> **EXTRAIT**
______

Europe centrale : les populismes en question

La pression migratoire aux frontières de la Pologne et de la Biélorussie, orchestrée par le dictateur de Minsk, a provoqué en Europe un réflexe de solidarité avec le gouvernement de Varsovie et fait passer au second plan la récente polémique sur la primauté du droit européen et l’indépendance de la justice. « Le gouvernement polonais est le grand gagnant politique du conflit provoqué par Loukachenko », constate dans Le Monde l’historien et politologue Jacques Rupnik. Selon lui, Varsovie « n’a pas manqué l’occasion d’utiliser la crise à son profit tant sur le plan intérieur que sur le plan européen ».

Sur le plan intérieur, la contestation du pouvoir, critiqué pour sa dérive autoritaire et anti-européenne, est éclipsée par l’émergence d’un discours martial sur l’urgence de la protection de la frontière. Sur le plan européen, les partenaires de la Pologne lui apportent leur soutien face à l’instrumentalisation des migrants par la Biélorussie. « Personne ne veut voir l’UE accusée de naïveté et d’impuissance sur un tel dossier », souligne Jacques Rupnik.

Le retour de Donald Tusk

Jaroslaw Kaczynski, l’homme fort de la Pologne, à la fois président du parti Droit et Justice et vice-président du Conseil des ministres, peut se réjouir de la tournure des événements. La controverse sur l’Etat de droit est provisoirement mise en sourdine, tandis que la défense de l’identité nationale, que les populistes disent menacée par les migrations, revient en tête des préoccupations, non seulement en Pologne mais aussi chez plusieurs de ses voisins, à commencer par la France à quelques mois de l’élection présidentielle.

Pourtant, le répit offert au pouvoir polonais par l’offensive biélorusse n’est que temporaire. L’opposition libérale, qui prépare activement les élections législatives de 2023, fait jeu égal, dans les sondages, avec le parti de Jaroslaw Kaczynski. Si celui-ci était crédité cet été, avec ses alliés, de 34% des suffrages, les deux principales formations de la droite et du centre – Pologne 2050, dont le chef de file, Szymon Holownia, a obtenu la troisième place à l’élection présidentielle de 2020, avec 13,9 % des suffrages, et la Plate-forme civique, dont l’ancien premier ministre et ancien président du Conseil européen Donald Tusk, vient de reprendre la direction – totalisaient ensemble le même score (17,1% pour l’un, 16,9% pour l’autre).

______

> **DONNÉES À TRAITER**
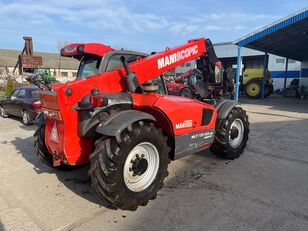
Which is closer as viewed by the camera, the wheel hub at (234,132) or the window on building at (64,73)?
the wheel hub at (234,132)

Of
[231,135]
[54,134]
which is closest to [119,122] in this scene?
[54,134]

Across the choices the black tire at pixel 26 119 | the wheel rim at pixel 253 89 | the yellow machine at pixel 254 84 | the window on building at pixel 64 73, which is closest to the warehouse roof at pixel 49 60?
the window on building at pixel 64 73

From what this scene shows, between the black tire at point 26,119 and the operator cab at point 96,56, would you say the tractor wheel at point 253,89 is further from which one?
the operator cab at point 96,56


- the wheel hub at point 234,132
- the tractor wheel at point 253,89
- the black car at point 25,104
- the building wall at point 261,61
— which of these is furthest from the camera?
the building wall at point 261,61

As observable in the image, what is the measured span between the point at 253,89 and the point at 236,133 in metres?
15.6

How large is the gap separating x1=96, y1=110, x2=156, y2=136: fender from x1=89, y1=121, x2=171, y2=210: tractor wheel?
0.29 ft

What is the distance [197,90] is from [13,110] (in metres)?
7.78

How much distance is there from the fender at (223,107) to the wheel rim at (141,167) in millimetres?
1853

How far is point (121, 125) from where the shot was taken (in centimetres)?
316

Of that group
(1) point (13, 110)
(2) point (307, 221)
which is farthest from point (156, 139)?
(1) point (13, 110)

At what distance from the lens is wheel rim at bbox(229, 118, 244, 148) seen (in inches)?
212

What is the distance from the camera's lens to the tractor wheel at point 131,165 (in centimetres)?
310

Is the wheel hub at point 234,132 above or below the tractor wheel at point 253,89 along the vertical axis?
below

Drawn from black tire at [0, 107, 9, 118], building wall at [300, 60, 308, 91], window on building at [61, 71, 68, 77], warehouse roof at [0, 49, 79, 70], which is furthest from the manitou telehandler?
warehouse roof at [0, 49, 79, 70]
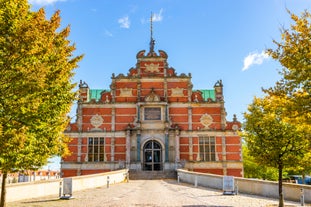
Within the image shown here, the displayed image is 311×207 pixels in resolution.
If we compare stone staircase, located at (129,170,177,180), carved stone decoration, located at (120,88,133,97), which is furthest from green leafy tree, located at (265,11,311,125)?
carved stone decoration, located at (120,88,133,97)

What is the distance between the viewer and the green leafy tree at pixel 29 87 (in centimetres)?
877

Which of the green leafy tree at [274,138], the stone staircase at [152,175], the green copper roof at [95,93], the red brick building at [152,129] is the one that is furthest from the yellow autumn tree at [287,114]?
the green copper roof at [95,93]

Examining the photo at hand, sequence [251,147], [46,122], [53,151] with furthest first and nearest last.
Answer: [251,147], [53,151], [46,122]

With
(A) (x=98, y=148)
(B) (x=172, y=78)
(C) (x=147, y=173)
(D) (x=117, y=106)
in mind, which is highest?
(B) (x=172, y=78)

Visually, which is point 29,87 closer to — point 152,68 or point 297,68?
point 297,68

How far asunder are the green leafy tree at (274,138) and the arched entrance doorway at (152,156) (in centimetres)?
2193

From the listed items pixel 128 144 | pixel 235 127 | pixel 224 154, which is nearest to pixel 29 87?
pixel 128 144

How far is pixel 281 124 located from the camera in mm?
12883

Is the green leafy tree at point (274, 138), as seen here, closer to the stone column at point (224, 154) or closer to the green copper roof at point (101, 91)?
the stone column at point (224, 154)

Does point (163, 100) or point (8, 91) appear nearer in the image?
point (8, 91)

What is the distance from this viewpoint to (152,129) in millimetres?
35094

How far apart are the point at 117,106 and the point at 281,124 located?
81.8 ft

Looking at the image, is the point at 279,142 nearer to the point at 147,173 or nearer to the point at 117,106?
the point at 147,173

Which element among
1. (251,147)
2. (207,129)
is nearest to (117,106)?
(207,129)
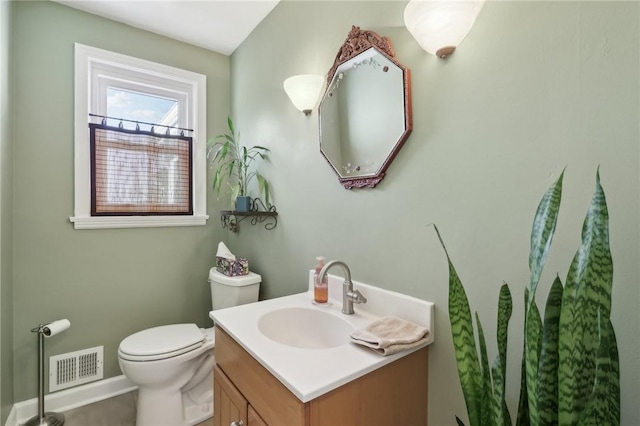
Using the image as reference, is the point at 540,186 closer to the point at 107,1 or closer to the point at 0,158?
the point at 0,158

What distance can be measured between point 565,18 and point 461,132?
1.08 feet

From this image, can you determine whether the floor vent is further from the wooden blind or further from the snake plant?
the snake plant

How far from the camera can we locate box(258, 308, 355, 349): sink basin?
1.15 metres

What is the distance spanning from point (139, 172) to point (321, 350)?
1.79 metres

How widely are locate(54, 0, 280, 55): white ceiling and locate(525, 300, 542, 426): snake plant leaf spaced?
1970mm

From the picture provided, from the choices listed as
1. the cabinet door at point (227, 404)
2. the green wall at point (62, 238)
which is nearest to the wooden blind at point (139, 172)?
the green wall at point (62, 238)

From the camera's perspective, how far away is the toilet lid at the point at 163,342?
4.98 ft

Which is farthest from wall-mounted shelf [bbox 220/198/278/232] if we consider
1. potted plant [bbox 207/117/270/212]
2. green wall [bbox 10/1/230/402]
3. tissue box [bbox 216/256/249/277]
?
green wall [bbox 10/1/230/402]

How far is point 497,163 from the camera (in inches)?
32.9

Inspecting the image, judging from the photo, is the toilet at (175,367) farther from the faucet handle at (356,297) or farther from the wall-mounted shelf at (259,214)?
the faucet handle at (356,297)

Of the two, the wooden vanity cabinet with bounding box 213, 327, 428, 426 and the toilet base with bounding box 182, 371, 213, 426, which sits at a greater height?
the wooden vanity cabinet with bounding box 213, 327, 428, 426

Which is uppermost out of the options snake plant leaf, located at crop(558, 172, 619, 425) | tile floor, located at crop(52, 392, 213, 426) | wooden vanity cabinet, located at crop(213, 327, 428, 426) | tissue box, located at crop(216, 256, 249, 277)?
snake plant leaf, located at crop(558, 172, 619, 425)

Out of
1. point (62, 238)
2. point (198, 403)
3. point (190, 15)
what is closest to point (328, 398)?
point (198, 403)

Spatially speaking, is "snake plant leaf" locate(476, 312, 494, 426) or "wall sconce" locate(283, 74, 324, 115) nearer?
"snake plant leaf" locate(476, 312, 494, 426)
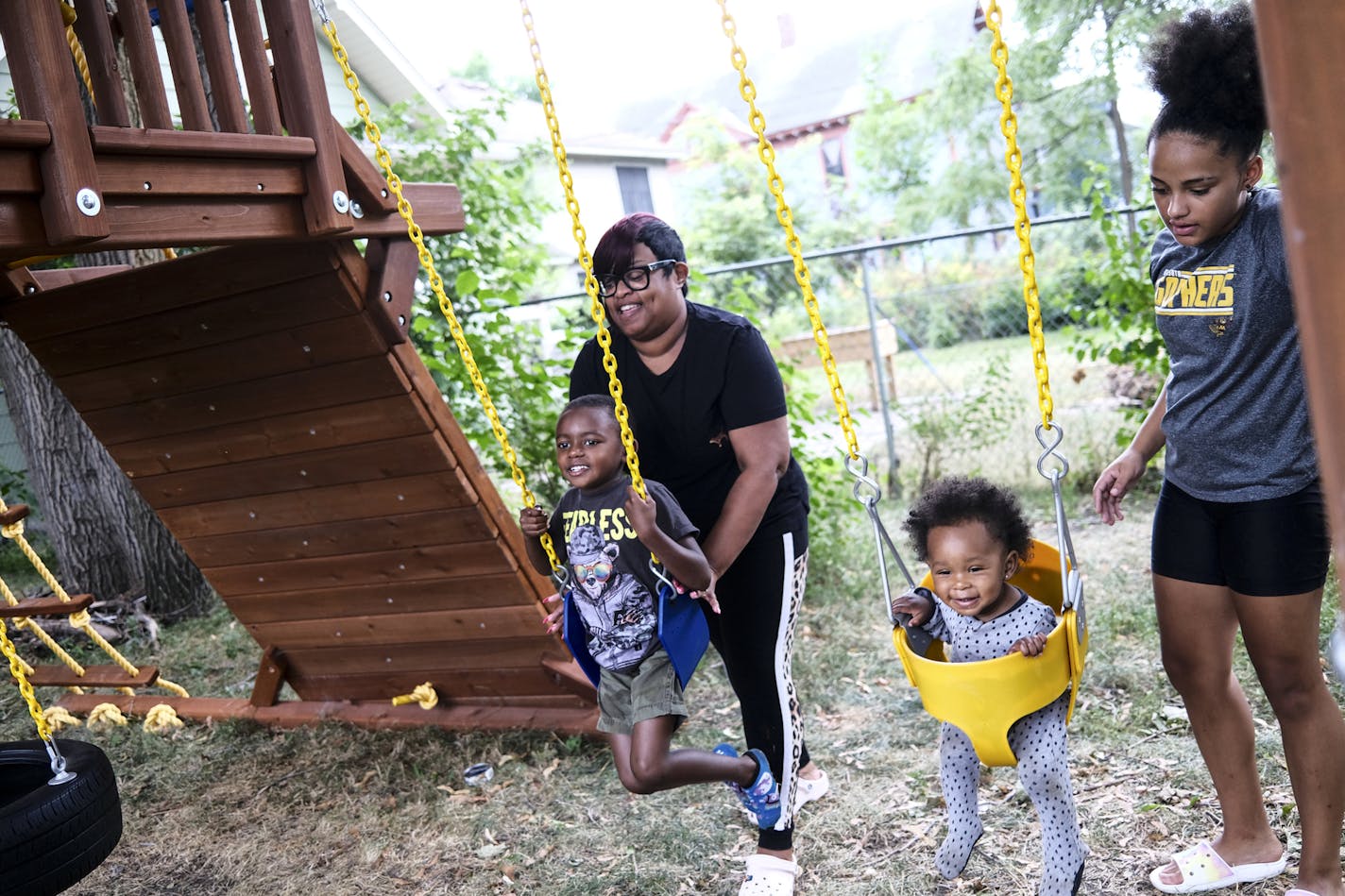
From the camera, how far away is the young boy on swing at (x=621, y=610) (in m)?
2.71

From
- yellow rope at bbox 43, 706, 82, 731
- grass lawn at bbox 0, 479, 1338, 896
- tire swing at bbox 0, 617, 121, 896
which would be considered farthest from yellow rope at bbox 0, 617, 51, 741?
yellow rope at bbox 43, 706, 82, 731

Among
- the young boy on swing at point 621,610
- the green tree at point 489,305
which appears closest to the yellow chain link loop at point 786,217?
the young boy on swing at point 621,610

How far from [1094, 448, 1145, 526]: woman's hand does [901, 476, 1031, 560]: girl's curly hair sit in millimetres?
348

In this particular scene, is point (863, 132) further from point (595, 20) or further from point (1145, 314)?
point (595, 20)

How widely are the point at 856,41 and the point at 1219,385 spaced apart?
3609 cm

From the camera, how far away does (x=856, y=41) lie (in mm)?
35469

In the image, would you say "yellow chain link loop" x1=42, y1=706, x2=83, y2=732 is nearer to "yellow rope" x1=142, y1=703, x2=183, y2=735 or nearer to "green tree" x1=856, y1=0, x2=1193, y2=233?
"yellow rope" x1=142, y1=703, x2=183, y2=735

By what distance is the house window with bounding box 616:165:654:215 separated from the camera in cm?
2252

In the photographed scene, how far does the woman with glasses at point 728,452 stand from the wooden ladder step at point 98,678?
2900mm

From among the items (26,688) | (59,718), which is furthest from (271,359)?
(59,718)

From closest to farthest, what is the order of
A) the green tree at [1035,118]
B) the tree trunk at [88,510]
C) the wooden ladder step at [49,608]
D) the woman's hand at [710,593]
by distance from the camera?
the woman's hand at [710,593]
the wooden ladder step at [49,608]
the tree trunk at [88,510]
the green tree at [1035,118]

______

> **ÉNONCÉ 1**
Répondez à ces questions sur l'article consacré à l'Europe centrale :
(a) Selon Jacques Rupnik, qui est le grand gagnant politique du conflit provoqué par Loukachenko ?
(b) Quelles deux fonctions Jaroslaw Kaczynski occupe-t-il ?
(c) Quel pourcentage des suffrages Szymon Holownia a-t-il obtenu à l'élection présidentielle de 2020 ?
> **ÉNONCÉ 2**
Mettez sous forme de tableau Markdown les lignes des enregistrements, de la ligne contenant "From closest to" jusqu'à la dernière ligne des enregistrements incluse, avec les colonnes « n » et « Ligne », en omettant les lignes vides.
Le texte et les enregistrements n'ont aucun lien entre eux.

> **RÉPONSE 1**
(a) Le gouvernement polonais.
(b) Président du parti Droit et Justice et vice-président du Conseil des ministres.
(c) 13,9 %.

> **RÉPONSE 2**
| n | Ligne |
|---|---|
| 1 | From closest to farthest, what is the order of |
| 2 | A) the green tree at [1035,118] |
| 3 | B) the tree trunk at [88,510] |
| 4 | C) the wooden ladder step at [49,608] |
| 5 | D) the woman's hand at [710,593] |
| 6 | by distance from the camera? |
| 7 | the woman's hand at [710,593] |
| 8 | the wooden ladder step at [49,608] |
| 9 | the tree trunk at [88,510] |
| 10 | the green tree at [1035,118] |